**Raw data**
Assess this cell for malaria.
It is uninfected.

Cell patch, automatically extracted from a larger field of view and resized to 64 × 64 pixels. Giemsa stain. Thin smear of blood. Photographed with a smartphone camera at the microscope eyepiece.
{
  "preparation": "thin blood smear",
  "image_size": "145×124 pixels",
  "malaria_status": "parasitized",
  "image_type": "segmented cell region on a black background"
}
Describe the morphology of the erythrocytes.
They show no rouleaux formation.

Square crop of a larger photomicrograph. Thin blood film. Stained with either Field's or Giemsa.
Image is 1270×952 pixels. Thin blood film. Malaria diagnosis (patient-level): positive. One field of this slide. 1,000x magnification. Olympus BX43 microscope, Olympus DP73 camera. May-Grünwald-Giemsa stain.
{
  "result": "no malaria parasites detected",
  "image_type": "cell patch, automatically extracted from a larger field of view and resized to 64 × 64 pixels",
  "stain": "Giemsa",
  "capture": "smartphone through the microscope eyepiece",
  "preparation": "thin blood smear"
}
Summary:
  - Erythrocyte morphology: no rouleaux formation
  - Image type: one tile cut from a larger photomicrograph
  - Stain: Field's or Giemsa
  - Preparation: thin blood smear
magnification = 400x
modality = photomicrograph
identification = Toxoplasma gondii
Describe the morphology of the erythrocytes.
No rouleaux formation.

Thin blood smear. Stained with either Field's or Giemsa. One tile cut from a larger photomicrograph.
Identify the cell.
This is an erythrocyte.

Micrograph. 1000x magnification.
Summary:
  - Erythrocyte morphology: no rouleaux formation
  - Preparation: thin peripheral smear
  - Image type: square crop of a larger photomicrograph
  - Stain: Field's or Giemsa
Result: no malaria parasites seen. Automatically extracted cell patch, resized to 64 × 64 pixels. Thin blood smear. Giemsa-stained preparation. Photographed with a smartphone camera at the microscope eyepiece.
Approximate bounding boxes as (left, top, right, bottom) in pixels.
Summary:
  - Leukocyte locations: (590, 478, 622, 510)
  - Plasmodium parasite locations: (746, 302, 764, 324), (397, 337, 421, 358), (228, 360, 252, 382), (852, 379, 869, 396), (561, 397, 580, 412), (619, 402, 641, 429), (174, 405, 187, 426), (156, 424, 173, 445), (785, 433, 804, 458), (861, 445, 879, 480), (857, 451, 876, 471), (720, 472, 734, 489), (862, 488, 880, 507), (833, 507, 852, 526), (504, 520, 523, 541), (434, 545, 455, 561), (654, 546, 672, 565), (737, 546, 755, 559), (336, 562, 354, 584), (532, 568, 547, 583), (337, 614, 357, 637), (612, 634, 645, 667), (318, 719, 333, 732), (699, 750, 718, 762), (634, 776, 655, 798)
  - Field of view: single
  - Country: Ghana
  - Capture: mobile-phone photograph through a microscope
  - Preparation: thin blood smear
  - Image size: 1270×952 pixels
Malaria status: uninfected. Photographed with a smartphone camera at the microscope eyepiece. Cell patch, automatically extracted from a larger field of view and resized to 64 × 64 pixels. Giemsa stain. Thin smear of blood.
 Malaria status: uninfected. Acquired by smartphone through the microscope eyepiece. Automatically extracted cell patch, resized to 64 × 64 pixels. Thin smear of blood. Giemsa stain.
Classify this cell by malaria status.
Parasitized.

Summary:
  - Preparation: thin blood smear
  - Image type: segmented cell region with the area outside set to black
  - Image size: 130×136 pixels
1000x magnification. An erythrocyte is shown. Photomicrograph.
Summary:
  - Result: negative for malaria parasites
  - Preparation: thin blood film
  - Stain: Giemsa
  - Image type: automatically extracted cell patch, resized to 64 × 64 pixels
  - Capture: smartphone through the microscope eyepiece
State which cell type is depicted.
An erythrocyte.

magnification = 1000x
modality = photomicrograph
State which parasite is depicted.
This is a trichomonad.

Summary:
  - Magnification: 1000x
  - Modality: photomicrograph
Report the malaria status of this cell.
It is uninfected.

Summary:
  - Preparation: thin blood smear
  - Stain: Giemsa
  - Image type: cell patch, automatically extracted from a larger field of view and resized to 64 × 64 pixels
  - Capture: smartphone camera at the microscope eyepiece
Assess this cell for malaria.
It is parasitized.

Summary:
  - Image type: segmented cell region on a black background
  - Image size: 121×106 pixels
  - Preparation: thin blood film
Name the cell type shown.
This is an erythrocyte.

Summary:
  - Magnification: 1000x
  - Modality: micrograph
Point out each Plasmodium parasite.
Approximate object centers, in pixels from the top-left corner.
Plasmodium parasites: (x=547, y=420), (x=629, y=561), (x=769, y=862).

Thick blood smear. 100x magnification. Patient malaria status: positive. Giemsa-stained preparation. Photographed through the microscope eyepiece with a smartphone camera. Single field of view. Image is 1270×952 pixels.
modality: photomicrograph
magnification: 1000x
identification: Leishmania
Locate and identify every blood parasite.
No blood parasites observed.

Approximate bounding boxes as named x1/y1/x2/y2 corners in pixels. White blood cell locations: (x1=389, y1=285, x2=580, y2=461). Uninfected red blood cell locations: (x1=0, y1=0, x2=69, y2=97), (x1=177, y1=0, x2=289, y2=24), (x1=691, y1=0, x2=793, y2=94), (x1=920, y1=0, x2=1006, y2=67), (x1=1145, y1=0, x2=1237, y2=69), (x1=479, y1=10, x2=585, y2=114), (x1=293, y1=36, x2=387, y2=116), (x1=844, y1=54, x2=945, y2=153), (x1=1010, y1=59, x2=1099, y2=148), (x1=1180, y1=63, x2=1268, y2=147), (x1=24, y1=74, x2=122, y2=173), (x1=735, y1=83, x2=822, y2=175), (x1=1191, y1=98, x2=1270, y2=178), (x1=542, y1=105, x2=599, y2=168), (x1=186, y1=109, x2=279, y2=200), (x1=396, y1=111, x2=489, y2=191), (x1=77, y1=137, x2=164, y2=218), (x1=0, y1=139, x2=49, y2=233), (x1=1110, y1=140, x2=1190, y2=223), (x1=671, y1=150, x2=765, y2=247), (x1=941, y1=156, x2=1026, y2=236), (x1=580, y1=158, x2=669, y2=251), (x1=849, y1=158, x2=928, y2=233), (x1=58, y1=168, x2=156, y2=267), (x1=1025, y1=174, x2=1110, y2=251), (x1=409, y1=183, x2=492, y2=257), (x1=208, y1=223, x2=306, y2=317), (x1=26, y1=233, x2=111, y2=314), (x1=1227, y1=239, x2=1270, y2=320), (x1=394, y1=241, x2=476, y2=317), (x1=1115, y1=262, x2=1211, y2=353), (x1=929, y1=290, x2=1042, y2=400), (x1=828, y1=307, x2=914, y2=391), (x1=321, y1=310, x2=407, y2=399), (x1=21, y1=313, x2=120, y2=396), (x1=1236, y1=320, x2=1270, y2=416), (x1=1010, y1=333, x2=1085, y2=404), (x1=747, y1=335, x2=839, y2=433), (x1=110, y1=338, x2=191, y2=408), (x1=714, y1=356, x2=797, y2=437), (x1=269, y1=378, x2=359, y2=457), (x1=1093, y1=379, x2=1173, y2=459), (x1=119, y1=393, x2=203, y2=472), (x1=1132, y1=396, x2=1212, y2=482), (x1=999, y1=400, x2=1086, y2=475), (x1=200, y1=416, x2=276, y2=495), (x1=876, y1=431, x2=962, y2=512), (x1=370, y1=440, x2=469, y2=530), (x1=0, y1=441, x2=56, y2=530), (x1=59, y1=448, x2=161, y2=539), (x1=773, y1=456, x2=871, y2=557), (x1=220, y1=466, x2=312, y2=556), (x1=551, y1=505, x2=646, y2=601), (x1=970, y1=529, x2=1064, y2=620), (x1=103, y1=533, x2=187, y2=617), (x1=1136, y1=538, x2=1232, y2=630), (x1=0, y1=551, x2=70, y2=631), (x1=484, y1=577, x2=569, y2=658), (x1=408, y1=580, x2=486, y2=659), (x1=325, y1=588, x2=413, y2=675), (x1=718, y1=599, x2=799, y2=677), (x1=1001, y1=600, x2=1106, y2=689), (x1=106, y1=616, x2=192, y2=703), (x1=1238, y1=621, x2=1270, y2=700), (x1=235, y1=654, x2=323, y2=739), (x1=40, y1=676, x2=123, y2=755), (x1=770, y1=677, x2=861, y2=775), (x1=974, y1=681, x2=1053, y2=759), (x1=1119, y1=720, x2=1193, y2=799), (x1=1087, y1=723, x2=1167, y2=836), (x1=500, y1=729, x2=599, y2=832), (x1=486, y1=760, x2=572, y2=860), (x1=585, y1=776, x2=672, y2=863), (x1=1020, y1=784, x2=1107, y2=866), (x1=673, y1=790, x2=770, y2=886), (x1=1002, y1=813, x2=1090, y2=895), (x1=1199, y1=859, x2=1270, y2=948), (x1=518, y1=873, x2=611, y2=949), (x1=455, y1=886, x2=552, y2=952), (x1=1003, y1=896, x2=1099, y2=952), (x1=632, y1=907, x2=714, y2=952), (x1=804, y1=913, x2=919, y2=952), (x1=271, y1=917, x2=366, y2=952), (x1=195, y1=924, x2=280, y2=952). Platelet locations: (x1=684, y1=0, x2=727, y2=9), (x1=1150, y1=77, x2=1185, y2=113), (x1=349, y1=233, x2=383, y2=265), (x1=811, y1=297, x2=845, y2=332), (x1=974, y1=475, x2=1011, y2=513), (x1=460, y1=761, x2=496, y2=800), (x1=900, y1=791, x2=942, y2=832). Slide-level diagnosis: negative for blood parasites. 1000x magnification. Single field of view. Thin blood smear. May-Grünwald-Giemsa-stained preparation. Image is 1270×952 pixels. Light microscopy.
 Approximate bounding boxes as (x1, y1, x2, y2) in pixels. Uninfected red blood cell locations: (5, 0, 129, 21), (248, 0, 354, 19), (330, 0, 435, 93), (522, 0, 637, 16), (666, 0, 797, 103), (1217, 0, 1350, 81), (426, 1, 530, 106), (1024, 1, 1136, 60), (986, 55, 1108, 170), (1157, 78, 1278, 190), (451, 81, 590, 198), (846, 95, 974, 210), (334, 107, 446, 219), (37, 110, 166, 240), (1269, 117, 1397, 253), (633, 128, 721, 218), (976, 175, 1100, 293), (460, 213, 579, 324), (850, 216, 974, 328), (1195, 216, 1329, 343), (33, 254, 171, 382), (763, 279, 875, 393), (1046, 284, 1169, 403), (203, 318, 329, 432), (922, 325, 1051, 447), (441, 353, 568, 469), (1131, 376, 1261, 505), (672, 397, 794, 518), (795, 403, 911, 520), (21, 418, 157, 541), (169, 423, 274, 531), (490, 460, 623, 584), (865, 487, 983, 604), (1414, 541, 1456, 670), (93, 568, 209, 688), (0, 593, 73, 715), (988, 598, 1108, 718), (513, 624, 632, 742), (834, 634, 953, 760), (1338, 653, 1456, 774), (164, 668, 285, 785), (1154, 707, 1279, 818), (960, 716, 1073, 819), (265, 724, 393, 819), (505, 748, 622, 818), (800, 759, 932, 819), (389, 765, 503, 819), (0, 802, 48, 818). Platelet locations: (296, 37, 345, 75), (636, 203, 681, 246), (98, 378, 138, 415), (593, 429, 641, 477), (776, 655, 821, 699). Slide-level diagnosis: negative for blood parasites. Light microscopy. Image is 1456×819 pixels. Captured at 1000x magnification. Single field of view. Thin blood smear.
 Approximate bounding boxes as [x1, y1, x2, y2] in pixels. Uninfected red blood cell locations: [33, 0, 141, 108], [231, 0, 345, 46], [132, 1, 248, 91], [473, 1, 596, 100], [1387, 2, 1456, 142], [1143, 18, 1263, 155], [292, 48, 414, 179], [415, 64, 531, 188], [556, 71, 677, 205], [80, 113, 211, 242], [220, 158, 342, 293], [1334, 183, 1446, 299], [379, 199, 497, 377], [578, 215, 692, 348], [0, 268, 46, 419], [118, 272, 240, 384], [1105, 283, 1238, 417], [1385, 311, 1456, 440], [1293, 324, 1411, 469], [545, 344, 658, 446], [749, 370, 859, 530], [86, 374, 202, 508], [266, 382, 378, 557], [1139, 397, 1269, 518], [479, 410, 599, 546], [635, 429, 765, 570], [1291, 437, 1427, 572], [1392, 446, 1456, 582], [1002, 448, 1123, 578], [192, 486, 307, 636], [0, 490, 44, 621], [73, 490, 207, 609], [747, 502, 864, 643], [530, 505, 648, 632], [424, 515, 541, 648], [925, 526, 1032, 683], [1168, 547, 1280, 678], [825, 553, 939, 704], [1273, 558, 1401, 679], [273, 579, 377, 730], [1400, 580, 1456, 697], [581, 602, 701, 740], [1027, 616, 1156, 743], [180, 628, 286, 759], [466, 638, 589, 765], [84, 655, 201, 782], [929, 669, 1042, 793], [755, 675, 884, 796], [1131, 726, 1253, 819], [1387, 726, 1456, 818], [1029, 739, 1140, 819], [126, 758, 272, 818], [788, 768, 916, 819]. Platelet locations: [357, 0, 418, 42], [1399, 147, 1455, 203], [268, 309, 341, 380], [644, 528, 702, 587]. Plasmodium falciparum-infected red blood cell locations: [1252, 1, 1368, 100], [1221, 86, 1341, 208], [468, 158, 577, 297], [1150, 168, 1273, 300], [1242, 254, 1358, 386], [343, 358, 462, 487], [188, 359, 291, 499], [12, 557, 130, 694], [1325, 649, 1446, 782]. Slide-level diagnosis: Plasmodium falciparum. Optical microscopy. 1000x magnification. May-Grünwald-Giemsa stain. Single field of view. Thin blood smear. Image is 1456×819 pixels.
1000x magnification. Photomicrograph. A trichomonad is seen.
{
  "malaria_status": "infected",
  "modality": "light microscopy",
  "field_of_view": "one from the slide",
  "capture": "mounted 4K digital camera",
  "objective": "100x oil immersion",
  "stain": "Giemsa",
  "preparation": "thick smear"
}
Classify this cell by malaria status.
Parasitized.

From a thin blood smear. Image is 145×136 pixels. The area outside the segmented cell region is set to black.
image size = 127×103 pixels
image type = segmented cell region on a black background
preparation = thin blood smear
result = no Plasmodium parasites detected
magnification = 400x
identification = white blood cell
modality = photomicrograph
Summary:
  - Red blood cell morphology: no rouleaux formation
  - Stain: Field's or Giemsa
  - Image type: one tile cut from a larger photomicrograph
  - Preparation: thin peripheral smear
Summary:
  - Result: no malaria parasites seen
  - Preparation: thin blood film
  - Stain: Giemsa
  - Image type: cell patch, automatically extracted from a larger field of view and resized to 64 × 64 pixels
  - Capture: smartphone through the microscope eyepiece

**Task directions**
Give back exactly the lines above, from the line containing "Image is 1270×952 pixels. Thin" through the line containing "Result: no malaria parasites seen.", with both end lines and nothing more.

**Reply to the exercise**
Image is 1270×952 pixels. Thin blood film. Malaria diagnosis (patient-level): positive. One field of this slide. 1,000x magnification. Olympus BX43 microscope, Olympus DP73 camera. May-Grünwald-Giemsa stain.
{
  "result": "no malaria parasites detected",
  "image_type": "cell patch, automatically extracted from a larger field of view and resized to 64 × 64 pixels",
  "stain": "Giemsa",
  "capture": "smartphone through the microscope eyepiece",
  "preparation": "thin blood smear"
}
Summary:
  - Erythrocyte morphology: no rouleaux formation
  - Image type: one tile cut from a larger photomicrograph
  - Stain: Field's or Giemsa
  - Preparation: thin blood smear
magnification = 400x
modality = photomicrograph
identification = Toxoplasma gondii
Describe the morphology of the erythrocytes.
No rouleaux formation.

Thin blood smear. Stained with either Field's or Giemsa. One tile cut from a larger photomicrograph.
Identify the cell.
This is an erythrocyte.

Micrograph. 1000x magnification.
Summary:
  - Erythrocyte morphology: no rouleaux formation
  - Preparation: thin peripheral smear
  - Image type: square crop of a larger photomicrograph
  - Stain: Field's or Giemsa
Result: no malaria parasites seen. Automatically extracted cell patch, resized to 64 × 64 pixels. Thin blood smear. Giemsa-stained preparation. Photographed with a smartphone camera at the microscope eyepiece.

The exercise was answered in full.